§ Task details: Only the lines below starting at the one that contains "scientific name: Nestor notabilis" and ending at the one that contains "scientific name: Lepus americanus" are to be reproduced, exactly and with both ends kept.
----- Input for this task -----
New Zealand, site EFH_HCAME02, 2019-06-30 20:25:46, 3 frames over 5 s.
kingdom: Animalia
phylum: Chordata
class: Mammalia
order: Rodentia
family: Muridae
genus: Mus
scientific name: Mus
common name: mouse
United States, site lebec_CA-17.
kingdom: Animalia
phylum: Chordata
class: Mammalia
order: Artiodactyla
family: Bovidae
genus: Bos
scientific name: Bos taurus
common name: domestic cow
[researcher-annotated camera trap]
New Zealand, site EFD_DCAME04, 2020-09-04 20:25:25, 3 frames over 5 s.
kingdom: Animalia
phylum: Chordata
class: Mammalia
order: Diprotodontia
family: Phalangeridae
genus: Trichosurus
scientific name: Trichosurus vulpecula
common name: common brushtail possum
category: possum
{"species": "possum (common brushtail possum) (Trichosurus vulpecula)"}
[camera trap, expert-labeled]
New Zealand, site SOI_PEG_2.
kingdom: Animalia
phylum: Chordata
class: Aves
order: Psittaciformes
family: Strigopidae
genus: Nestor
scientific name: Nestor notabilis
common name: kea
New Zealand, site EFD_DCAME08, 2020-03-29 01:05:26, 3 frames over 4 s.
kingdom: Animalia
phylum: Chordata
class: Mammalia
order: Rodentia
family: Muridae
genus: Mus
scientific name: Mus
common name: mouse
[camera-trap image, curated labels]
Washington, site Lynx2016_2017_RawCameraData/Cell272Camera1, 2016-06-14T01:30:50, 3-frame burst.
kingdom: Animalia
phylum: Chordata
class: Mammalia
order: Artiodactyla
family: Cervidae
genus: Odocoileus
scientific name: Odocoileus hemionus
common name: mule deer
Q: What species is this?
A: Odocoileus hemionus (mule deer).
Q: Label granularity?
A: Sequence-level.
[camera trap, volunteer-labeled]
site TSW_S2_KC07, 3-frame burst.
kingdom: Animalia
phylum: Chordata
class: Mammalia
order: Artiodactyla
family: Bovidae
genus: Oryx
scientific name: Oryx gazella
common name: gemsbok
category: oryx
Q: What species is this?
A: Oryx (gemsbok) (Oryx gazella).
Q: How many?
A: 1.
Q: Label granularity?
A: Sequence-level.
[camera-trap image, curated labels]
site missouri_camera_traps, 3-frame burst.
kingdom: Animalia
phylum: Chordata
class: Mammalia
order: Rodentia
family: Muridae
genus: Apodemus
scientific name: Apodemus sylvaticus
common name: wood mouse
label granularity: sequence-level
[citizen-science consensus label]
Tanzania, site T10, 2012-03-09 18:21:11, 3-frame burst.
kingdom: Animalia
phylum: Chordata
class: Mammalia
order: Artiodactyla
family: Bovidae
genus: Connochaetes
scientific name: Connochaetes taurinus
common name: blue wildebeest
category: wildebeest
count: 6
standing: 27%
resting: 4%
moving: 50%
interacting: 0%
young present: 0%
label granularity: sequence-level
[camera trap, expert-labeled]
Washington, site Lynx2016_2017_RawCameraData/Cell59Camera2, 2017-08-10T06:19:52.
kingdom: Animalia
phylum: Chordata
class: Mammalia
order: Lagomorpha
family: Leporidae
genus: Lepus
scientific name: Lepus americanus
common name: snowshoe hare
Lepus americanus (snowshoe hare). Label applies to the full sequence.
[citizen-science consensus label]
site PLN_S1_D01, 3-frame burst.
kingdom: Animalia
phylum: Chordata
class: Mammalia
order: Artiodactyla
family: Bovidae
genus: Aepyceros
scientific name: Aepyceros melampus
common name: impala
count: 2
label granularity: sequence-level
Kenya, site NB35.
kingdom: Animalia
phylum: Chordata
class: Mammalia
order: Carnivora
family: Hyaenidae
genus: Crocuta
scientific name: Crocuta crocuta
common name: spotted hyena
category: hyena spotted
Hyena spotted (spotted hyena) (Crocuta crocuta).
-----
§ Result of this task:
scientific name: Nestor notabilis
common name: kea
New Zealand, site EFD_DCAME08, 2020-03-29 01:05:26, 3 frames over 4 s.
kingdom: Animalia
phylum: Chordata
class: Mammalia
order: Rodentia
family: Muridae
genus: Mus
scientific name: Mus
common name: mouse
[camera-trap image, curated labels]
Washington, site Lynx2016_2017_RawCameraData/Cell272Camera1, 2016-06-14T01:30:50, 3-frame burst.
kingdom: Animalia
phylum: Chordata
class: Mammalia
order: Artiodactyla
family: Cervidae
genus: Odocoileus
scientific name: Odocoileus hemionus
common name: mule deer
Q: What species is this?
A: Odocoileus hemionus (mule deer).
Q: Label granularity?
A: Sequence-level.
[camera trap, volunteer-labeled]
site TSW_S2_KC07, 3-frame burst.
kingdom: Animalia
phylum: Chordata
class: Mammalia
order: Artiodactyla
family: Bovidae
genus: Oryx
scientific name: Oryx gazella
common name: gemsbok
category: oryx
Q: What species is this?
A: Oryx (gemsbok) (Oryx gazella).
Q: How many?
A: 1.
Q: Label granularity?
A: Sequence-level.
[camera-trap image, curated labels]
site missouri_camera_traps, 3-frame burst.
kingdom: Animalia
phylum: Chordata
class: Mammalia
order: Rodentia
family: Muridae
genus: Apodemus
scientific name: Apodemus sylvaticus
common name: wood mouse
label granularity: sequence-level
[citizen-science consensus label]
Tanzania, site T10, 2012-03-09 18:21:11, 3-frame burst.
kingdom: Animalia
phylum: Chordata
class: Mammalia
order: Artiodactyla
family: Bovidae
genus: Connochaetes
scientific name: Connochaetes taurinus
common name: blue wildebeest
category: wildebeest
count: 6
standing: 27%
resting: 4%
moving: 50%
interacting: 0%
young present: 0%
label granularity: sequence-level
[camera trap, expert-labeled]
Washington, site Lynx2016_2017_RawCameraData/Cell59Camera2, 2017-08-10T06:19:52.
kingdom: Animalia
phylum: Chordata
class: Mammalia
order: Lagomorpha
family: Leporidae
genus: Lepus
scientific name: Lepus americanus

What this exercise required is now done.